### Excerpt

Not necessarily the legal profession, since I can confirm that this is a very idealized and whimsical version of what reality is like. But one must really enjoy the law or at least have an appreciation for reading contracts, briefs, and transcripts written in formal legal wording. The author is intimately familiar with law, being a law school graduate and has served as residential college dean and associate provst at several institutes. (I basically reworded her credentials from her author bio on the dust jacket). Hence I trust that while it is not an accurate representation of the law, she has the spirit of the law embedded very accurately throughout the entire novel.
I am the type of person who is ecstatic to read Court transcripts and random legal briefs for interesting cases, so this book is basically a dream come true since there are many attorney work products, sections of a legal code, and even Court orders scattered throughout this book.
- Do you enjoy whimsical characters that all somehow land on their feet?

### Information shown
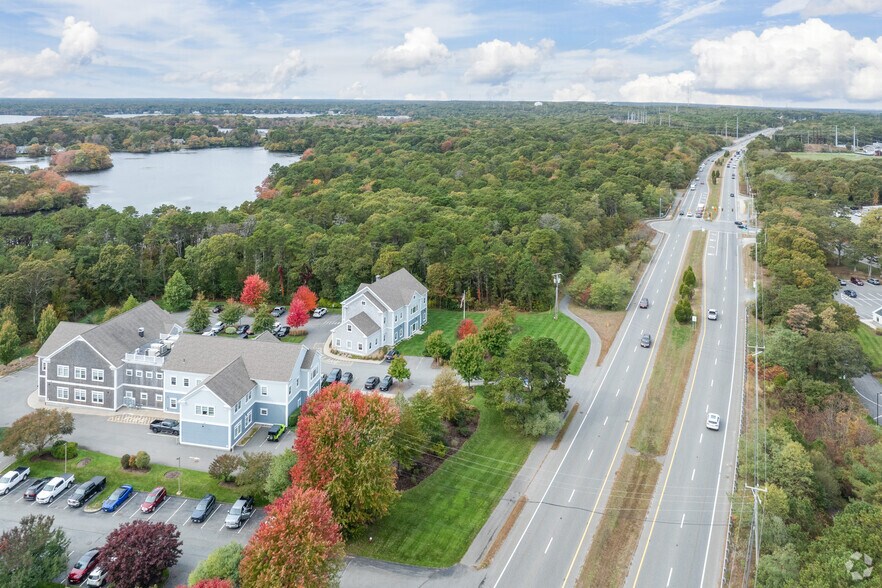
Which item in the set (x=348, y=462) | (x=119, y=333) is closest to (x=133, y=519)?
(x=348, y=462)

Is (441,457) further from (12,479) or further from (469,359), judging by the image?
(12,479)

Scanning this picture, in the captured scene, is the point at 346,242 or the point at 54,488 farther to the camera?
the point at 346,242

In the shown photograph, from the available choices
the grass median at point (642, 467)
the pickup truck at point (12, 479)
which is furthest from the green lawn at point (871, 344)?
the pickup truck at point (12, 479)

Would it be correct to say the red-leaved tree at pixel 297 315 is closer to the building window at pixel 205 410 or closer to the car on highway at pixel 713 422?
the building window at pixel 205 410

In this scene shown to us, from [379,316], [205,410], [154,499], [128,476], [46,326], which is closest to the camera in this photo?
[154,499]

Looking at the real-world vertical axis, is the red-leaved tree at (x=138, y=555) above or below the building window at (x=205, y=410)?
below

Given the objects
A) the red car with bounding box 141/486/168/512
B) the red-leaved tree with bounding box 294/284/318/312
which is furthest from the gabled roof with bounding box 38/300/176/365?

### Problem to work on
Pick up the novel review after its final line, the question about whimsical characters who land on their feet, and keep the reviewer's voice. The material has no connection to the review.

### Solved exercise
This is a very much fantasy-land book compared to the real world. It is about an upper-middle class couple in a divorce and their lawyers trying to wrangle the best deal for their respective clients. And while they all have their own struggles, most of their struggles are not that relatable—perhaps with the exception of Sophie, who has problems coping with her own parents’ divorce, figuring out her love life, and making an enemy of a female partner at her law firm. But let’s just say that this book deals with most of the problems by having all the main and most supporting characters act in completely whimsical and almost theatrical ways that one could only find in fairytales or sanitized TV shows made for escapism. Their charm will win at the end, because good people deserve happily ever afters. Only the stock villains are made out to be less than desirable individuals with no characteristics beyond the unredeemable ones.
Despite some of the flaws that I have pointed out in the three questions, if you have not gathered by now, I enjoy this book immensely. It is the perfect combination of escapism, legal detail and authenticity that makes me regret yet again that I have not chosen law as my profession and the desire that the whimsical characters exist and are my friends.
Some other flaws that one would have to consider is the plot is very linear and there is minimal character development. The book is solely about the divorce, and there are almost no twists and turns. The author does try to inject more subplots such as problems with colleagues and her own life problems, and while I really enjoy that because I enjoy Sophie as a charming slightly neurotic and clueless twenty-nine year old lawyer, not everyone will enjoy her brand of troubles. All the other major characters—Mia, David, Sophie’s friend Maggie—undergo no character development and are already developed as much as they are at the start of the book.
It is a very unique book that will only appeal to a very niche group of individuals, but I thoroughly enjoy it and I cannot have been happier finding this book lying in a bookstore for someone to snap it up.